INSTRUCTIONS TO FOLLOW: In the post below about the film Predator, copy the passage from "In the 1987" to "in the crosshairs." word for word.

TEXT PROVIDED:
╭──
In the 1987 sci-fi thriller Predator, a group of elite soldiers enters the jungle expecting a standard mission. What they encounter instead is a hyper-advanced alien killer—a being with cloaking technology, thermal vision, and a twisted code of warfare. The Predator doesn’t fight head-on. It tracks. It records. It studies. It waits. Then it strikes—one target at a time, isolating the strongest and silencing them before the rest even understand what’s happening. That film now feels eerily familiar for courageous leaders. We aren’t just navigating difficult systems. We’re being watched—by entities we often can’t see—until, suddenly, we’re in the crosshairs.
The hunt is very real. Equity-minded administrators, faculty, and DEI staff—the ones I call the Uppity Minorities—are being tracked with precision. Surveillance footage. Secret recordings. FOIA requests. Ghost-written media campaigns. It’s no longer about disagreement or debate. It’s about elimination. Like the Predator, these actors are using technology and stealth to identify and neutralize what they see as threats: people who lead openly, who speak truth, who glow too brightly to be ignored. Our visibility has become the excuse for our erasure.
This post isn’t just a metaphor—it’s a field report. What happened to leaders like Megan Pugh and Janique Sanders isn’t incidental. Across the country, a pattern is taking shape. And when you connect the dots, it begins to look unmistakably like a hunt: bait, surveillance, isolation, termination. A hunt fueled by strategy, funded by resources, and driven by an insatiable appetite for public takedowns. If you’re among the courageous, you’re already on the radar. They’re watching.
But just like in the hollywood movie plot, awareness changes everything. In Predator, the soldiers only begin to fight back effectively once they stop underestimating the enemy and start recognizing its methods. They adapt. They build new tools. They stop playing by old rules. We need to do the same. The threat isn’t just the visible backlash—it’s the cloaked forces hiding in institutional structures, posing as colleagues but operating as executioners. Our power lies in calling it what it is. Naming it. Exposing it. And organizing to protect ourselves and one another from the crosshairs we were never supposed to see.
╰──
Extracted page text data:
╭──
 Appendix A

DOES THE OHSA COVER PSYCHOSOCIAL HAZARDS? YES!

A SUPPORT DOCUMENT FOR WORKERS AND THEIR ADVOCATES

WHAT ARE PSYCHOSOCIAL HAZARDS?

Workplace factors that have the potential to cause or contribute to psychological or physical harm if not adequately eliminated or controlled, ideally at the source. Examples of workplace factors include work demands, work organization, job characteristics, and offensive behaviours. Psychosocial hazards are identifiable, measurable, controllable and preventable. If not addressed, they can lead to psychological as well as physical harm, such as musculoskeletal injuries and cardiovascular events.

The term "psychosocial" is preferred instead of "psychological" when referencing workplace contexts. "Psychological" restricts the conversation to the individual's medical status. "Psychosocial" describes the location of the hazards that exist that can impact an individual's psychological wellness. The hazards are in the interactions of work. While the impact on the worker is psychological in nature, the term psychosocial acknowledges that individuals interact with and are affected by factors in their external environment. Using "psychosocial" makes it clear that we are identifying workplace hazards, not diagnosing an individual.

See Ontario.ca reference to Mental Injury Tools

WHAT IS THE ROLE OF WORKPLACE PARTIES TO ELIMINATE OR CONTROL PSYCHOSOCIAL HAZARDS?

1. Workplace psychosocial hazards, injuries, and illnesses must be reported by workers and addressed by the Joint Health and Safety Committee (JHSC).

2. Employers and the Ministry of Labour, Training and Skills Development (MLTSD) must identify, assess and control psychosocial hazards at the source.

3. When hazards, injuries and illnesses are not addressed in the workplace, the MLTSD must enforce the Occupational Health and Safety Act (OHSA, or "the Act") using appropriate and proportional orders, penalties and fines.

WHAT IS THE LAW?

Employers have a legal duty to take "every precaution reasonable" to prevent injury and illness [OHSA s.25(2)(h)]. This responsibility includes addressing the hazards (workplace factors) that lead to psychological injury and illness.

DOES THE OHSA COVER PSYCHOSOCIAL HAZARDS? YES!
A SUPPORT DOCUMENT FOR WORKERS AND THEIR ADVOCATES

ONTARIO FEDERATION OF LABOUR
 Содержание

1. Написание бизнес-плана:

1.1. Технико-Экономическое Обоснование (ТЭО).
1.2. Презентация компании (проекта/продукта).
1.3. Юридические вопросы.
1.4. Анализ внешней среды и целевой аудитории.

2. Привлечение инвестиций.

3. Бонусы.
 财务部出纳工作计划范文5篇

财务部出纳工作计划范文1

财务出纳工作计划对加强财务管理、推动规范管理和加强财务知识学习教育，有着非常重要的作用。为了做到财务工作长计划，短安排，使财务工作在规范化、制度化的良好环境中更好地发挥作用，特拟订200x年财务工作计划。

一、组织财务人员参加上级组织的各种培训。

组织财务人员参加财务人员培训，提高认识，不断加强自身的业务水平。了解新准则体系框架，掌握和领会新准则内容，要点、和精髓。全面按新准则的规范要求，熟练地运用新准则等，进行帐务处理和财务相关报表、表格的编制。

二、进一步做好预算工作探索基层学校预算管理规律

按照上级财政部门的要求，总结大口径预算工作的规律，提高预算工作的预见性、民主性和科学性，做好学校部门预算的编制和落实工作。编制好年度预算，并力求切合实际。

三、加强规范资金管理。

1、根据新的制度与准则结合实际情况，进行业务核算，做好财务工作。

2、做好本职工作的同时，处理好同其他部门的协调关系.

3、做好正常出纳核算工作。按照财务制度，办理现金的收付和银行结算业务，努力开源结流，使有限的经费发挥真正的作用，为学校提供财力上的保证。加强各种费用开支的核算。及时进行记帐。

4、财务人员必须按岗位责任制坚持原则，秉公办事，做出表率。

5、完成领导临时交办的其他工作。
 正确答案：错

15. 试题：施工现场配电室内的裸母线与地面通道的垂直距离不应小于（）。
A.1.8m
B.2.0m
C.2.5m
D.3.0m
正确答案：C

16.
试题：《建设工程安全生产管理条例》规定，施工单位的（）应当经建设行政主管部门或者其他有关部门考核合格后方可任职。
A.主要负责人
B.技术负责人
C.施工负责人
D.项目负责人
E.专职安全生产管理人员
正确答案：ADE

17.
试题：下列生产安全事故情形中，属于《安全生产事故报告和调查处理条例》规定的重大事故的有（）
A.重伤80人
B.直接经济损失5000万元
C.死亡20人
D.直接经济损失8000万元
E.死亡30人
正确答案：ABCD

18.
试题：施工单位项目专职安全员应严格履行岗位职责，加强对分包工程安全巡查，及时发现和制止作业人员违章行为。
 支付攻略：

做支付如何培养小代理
╰──
RESPONSE:
In the 1987 sci-fi thriller Predator, a group of elite soldiers enters the jungle expecting a standard mission. What they encounter instead is a hyper-advanced alien killer—a being with cloaking technology, thermal vision, and a twisted code of warfare. The Predator doesn’t fight head-on. It tracks. It records. It studies. It waits. Then it strikes—one target at a time, isolating the strongest and silencing them before the rest even understand what’s happening. That film now feels eerily familiar for courageous leaders. We aren’t just navigating difficult systems. We’re being watched—by entities we often can’t see—until, suddenly, we’re in the crosshairs.